Ou seja, o que é protegido pela lei é a privacidade do conteúdo, cabendo ao provedor apenas identificar quem estava conectado e quando.
⚖️ Quando os dados podem ser liberados
Mesmo que o provedor armazene os logs de conexão, esses dados só podem ser entregues mediante ordem judicial. Isso garante o equilíbrio entre a necessidade de investigação e a preservação da privacidade do usuário.
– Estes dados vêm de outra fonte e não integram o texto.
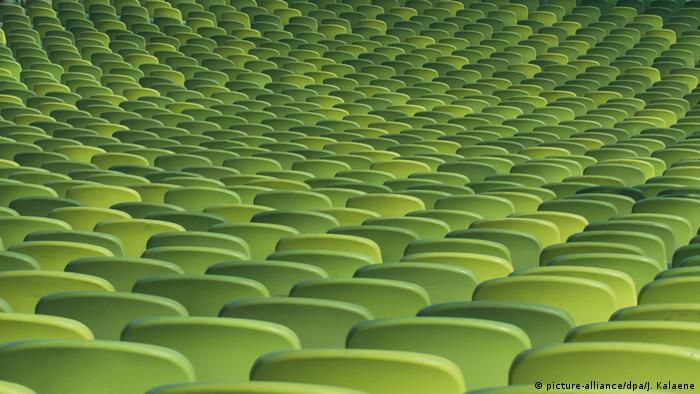 Олимпийский стадион в Мюнхене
🔒 CGNAT e a importância da rastreabilidade
Com a escassez de endereços IPv4, o uso do CGNAT se tornou prática comum entre ISPs. Nesse cenário, a guarda correta dos logs é ainda mais importante, pois múltiplos usuários compartilham o mesmo IP público. Sem registros bem estruturados, seria impossível identificar de forma precisa um assinante em caso de investigação.
✅ Em resumo
O provedor de internet deve armazenar quem usou a rede e quando, mas não o conteúdo da navegação. Essa diferenciação é essencial para garantir segurança jurídica para o ISP e privacidade para o usuário.